Distribution : JHR Films

Date de sortie : 01/12/2021

France, Maroc, Belgique - 2020 - 1h20 - DCP

Au Maroc, la ZIYARA (visite des saints) est une pratique populaire que juifs et musulmans ont toujours eu en partage.
Le film est un road movie au pays natal, un pèlerinage cinématographique où la réalisatrice va à la rencontre des gardiens musulmans de sa mémoire juive.

Festival international du film du Caire 2020 / Cinéma du Réel 2021
Filmmaker International Film Festival 2020 – Milan – Prix du Meilleur Film

Scénario et réalisation Simone Bitton • Image Jacques Bouquin • Assistante caméra Soukaina Belghiti • Son Ghita Zouiten • Montage Dominique Pâris • Assistante montage Sonia Ahnou • Assistante de réalisation Merieme Addou • Montage son Frédéric Fichefet • Bruitages Philippe Van Leer • Mixage Emmanuel de Boissieu • Etalonnage Frank Ravel • Producteur délégué Thierry Lenouvel • Co-producteurs Lamia Chraibi, Olivier Dubois • Une coproduction Ciné-Sud Promotion (France) – La Prod (Maroc) – Novak Prod (Belgique) • Avec le soutien de Centre Cinématographique Marocain (CCM), Aide aux Cinémas du Monde (CNC-Institut Français), Centre du Cinéma et de l’Audiovisuel de la Fédération Wallonie-Bruxelles
En coproduction avec
Metafora Production, TV 2M (Maroc) VOO et BeTV, Shelter Prod
Avec le soutien
du Tax Shelter du Gouvernement fédéral de Belgique et le soutien de
PROCIREP et ANGOA

Simone Bitton

Simone Bitton est née au Maroc et a fait des études de cinéma en France (IDHEC). Elle a vécu à Rabat, à Jérusalem et à Paris, et vit actuellement entre la France et le Maroc. Avant ZIYARA, elle a réalisé deux longs métrages documentaires qui ont été distribués en salles, en France et dans une dizaine
de pays. MUR, en 2004 et RACHEL, en 2009. Auparavant, elle avait réalisé une quinzaine de films et séries documentaires pour la télévision. De styles différents, allant du montage d’archives à la méditation cinématographique, en passant par l’enquête intime, l’essai, le road-movie, le portrait d’écrivain ou de musicien, ses films témoignent d’un engagement humain et professionnel pour une meilleure appréhension de l’actualité, de l’histoire et des cultures d’Afrique du Nord et du Moyen-Orient.
Son engagement est aussi celui de la rigueur formelle et du regard personnel assumé.

Énoncé 1: Recopiez la fiche du film, depuis « Simone Bitton est » jusqu'à « regard personnel assumé. ».
Énoncé 2: D'après la fiche du film, où Simone Bitton a-t-elle étudié le cinéma ?
Énoncé 3: Traduisez en anglais cette phrase de la fiche du film : « Au Maroc, la ZIYARA (visite des saints) est une pratique populaire que juifs et musulmans ont toujours eu en partage. »

Données répertoriées:
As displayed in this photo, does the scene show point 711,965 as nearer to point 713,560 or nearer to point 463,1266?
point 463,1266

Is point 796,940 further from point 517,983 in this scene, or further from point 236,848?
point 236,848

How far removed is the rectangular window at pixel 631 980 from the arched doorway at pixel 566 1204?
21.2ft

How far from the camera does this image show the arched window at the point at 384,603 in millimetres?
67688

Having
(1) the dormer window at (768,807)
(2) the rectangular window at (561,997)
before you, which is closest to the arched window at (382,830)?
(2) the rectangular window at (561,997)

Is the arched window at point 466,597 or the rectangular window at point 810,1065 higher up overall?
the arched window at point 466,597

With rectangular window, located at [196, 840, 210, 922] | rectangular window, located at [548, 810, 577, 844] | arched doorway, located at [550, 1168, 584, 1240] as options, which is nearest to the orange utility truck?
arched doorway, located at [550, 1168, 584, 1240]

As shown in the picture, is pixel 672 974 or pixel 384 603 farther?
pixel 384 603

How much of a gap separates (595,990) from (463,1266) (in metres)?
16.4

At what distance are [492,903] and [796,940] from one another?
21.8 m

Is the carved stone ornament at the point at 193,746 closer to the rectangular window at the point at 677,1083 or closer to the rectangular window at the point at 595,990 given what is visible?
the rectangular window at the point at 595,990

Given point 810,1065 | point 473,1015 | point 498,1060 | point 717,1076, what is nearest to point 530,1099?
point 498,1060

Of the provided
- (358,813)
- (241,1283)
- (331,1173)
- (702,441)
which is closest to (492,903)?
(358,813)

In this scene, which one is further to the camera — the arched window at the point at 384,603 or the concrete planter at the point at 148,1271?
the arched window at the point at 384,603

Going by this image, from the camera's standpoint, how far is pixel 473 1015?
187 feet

Réponse complète 1:
Simone Bitton est née au Maroc et a fait des études de cinéma en France (IDHEC). Elle a vécu à Rabat, à Jérusalem et à Paris, et vit actuellement entre la France et le Maroc. Avant ZIYARA, elle a réalisé deux longs métrages documentaires qui ont été distribués en salles, en France et dans une dizaine
de pays. MUR, en 2004 et RACHEL, en 2009. Auparavant, elle avait réalisé une quinzaine de films et séries documentaires pour la télévision. De styles différents, allant du montage d’archives à la méditation cinématographique, en passant par l’enquête intime, l’essai, le road-movie, le portrait d’écrivain ou de musicien, ses films témoignent d’un engagement humain et professionnel pour une meilleure appréhension de l’actualité, de l’histoire et des cultures d’Afrique du Nord et du Moyen-Orient.
Son engagement est aussi celui de la rigueur formelle et du regard personnel assumé.

Réponse complète 2: En France, à l'IDHEC.

Réponse complète 3: In Morocco, the ZIYARA (visiting the saints) is a popular practice that Jews and Muslims have always shared.